● **SET PROBLEM**
Reproduce every one of the entries below word for word, leaving out the pictures.

● **SUPPLIED ENTRIES**

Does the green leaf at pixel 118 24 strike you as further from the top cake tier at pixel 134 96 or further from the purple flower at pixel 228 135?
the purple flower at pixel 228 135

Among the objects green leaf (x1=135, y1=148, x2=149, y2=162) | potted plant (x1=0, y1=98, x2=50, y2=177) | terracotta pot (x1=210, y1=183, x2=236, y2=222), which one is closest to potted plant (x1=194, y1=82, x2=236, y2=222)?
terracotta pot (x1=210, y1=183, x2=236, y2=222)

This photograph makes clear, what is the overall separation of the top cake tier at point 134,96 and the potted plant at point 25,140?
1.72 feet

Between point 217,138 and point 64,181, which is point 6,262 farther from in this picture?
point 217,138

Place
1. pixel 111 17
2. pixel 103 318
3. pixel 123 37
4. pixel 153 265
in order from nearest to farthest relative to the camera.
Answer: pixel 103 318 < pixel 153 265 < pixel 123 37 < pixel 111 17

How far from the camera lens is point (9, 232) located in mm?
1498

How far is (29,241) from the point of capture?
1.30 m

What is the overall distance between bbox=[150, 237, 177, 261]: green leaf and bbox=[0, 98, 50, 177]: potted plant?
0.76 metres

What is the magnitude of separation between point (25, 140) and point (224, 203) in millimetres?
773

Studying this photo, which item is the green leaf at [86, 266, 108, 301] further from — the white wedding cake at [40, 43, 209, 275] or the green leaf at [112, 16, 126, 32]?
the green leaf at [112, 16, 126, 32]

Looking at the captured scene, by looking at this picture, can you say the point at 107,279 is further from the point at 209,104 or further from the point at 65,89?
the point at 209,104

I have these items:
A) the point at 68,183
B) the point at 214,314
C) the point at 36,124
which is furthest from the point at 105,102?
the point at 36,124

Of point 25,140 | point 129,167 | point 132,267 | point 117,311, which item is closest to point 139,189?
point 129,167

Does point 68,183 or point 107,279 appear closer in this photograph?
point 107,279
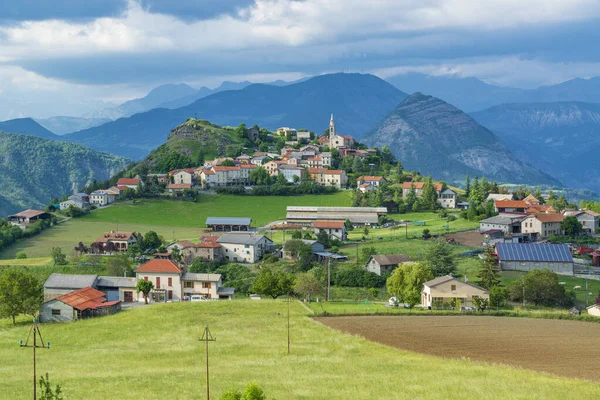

● **FINAL ANSWER**
Does the green leaf at pixel 118 24 strike you as further from the top cake tier at pixel 134 96 or further from the purple flower at pixel 228 135?
the purple flower at pixel 228 135

Among the objects green leaf (x1=135, y1=148, x2=149, y2=162) | potted plant (x1=0, y1=98, x2=50, y2=177) | terracotta pot (x1=210, y1=183, x2=236, y2=222), which one is closest to potted plant (x1=194, y1=82, x2=236, y2=222)?
terracotta pot (x1=210, y1=183, x2=236, y2=222)

This photograph makes clear, what is the overall separation of the top cake tier at point 134,96 and the potted plant at point 25,140?
1.72 feet

Between point 217,138 and point 64,181, which is point 6,262 farther from in this picture?
point 217,138

Place
1. pixel 111 17
2. pixel 103 318
3. pixel 123 37
4. pixel 153 265
in order from nearest to farthest relative to the camera.
Answer: pixel 103 318 < pixel 153 265 < pixel 123 37 < pixel 111 17

How far from the camera lens is point (9, 232) located in mm?
1498

How far is (29,241) from the point of capture?
1.30 m

What is the overall distance between bbox=[150, 237, 177, 261]: green leaf and bbox=[0, 98, 50, 177]: potted plant?
0.76 metres

What is the magnitude of separation between point (25, 140) and point (224, 203) in millimetres?
773

Studying this photo, which item is the green leaf at [86, 266, 108, 301] further from — the white wedding cake at [40, 43, 209, 275] or the green leaf at [112, 16, 126, 32]?
the green leaf at [112, 16, 126, 32]

Looking at the captured scene, by looking at this picture, can you say the point at 107,279 is further from the point at 209,104 or further from the point at 65,89?
the point at 209,104

I have these items:
A) the point at 68,183
B) the point at 214,314
C) the point at 36,124
which is furthest from the point at 105,102?
the point at 36,124

Of point 25,140 | point 129,167 | point 132,267 | point 117,311, which item is closest to point 139,189?
point 129,167

Does point 68,183 or point 107,279 appear closer in this photograph?
point 107,279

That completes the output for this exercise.